アリス、いつも愚痴が多くてごめんなさい。







 六月六日になり、痺れを切らしたミレーヌ・シャリエールは、自ら構築した魔法陣を経て、異世界である日本へ渡ってきた。

 アレクシア王家の正式な許可など待っていては、いつ来られるかわかったものではない。

 もちろん、到着したその足で都内の拠点へ向かい、あのラザールと最後に一緒だった兵士三名を探し出した。


 間抜けにも、ラザールによって魔法攻撃の盾にされ、廃校で気絶した護衛兵士達である。

 気絶から醒めた後は、なぜか攻撃したルイ王女もラザールも消えていて、やむを得ずその場から逃げ出したそうな。

 幸か不幸か、王家の正式な命令書がミレーヌを追うように後から来て、彼らは拒否することもできず、ミレーヌを問題の廃校へと案内することとなった。

 ミレーヌが勝手に向こうから持ち出したエアシップに乗り込み、空を飛んでのことだが……着地してからは危険極まりない。
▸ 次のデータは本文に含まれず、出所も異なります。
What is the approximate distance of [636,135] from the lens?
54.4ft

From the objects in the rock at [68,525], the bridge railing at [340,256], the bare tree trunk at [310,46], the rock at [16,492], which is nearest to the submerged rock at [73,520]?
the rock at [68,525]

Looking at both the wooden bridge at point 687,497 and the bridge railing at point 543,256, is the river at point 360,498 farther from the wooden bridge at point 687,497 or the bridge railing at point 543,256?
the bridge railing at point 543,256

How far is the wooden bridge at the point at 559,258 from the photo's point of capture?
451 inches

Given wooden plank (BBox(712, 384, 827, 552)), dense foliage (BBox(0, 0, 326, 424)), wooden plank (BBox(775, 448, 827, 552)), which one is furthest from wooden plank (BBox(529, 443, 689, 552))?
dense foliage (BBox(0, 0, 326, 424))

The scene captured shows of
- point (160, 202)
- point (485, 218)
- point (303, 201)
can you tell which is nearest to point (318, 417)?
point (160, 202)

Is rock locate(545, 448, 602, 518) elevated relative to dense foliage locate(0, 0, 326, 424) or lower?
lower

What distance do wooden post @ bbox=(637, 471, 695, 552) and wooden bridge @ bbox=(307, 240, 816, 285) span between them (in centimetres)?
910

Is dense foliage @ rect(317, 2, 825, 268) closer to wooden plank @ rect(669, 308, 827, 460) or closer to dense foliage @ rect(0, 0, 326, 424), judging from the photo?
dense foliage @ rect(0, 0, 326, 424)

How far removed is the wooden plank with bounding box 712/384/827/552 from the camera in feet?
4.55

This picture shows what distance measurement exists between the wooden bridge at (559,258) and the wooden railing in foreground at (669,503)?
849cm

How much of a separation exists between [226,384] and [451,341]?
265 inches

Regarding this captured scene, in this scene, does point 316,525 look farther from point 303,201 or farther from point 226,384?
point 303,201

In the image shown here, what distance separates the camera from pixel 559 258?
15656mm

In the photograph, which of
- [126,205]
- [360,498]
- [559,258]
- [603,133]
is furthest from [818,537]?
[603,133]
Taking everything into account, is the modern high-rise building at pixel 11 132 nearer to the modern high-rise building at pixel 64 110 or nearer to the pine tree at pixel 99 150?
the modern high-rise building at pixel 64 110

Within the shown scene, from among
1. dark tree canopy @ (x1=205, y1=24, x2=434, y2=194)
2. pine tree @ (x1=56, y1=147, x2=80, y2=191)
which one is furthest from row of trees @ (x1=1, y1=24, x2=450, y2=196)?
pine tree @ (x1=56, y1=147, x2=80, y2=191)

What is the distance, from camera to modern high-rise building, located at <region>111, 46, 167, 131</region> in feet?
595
 真っ昼間のことでもあり、既にこの廃校の周囲にも感染者達がうろついている。

 危険極まりないのだが、ミレーヌは平然と最後にラザールが立っていた場所を眺め、周囲など気にしなかった。




「ふぅん、ここがあいつを見た最後の場所なのね」


「は、はい、ミレーヌ様」

「間違いございません!」

「お守りできずに、申し訳ありませんっ」


 ガタガタ震えながら、兵士達は口を揃えて神妙な態度を示した。

 本当は、「あの腐れ導師、俺達を攻撃魔法の盾にしやがってえっ」と恨んでいるのだが、この子にそんな苦情は言えない。なにしろ……相手は皆殺し兄妹の妹――鋼鉄の処女と呼ばれる、札付きの危険人物である。下手なことを言ったが最後、殺されかねない。


 見た目こそ、タイトミニの白いスカートとマントが似合う美少女だが、兵士達は彼女についての噂を知っているだけに、生きた心地がしなかった。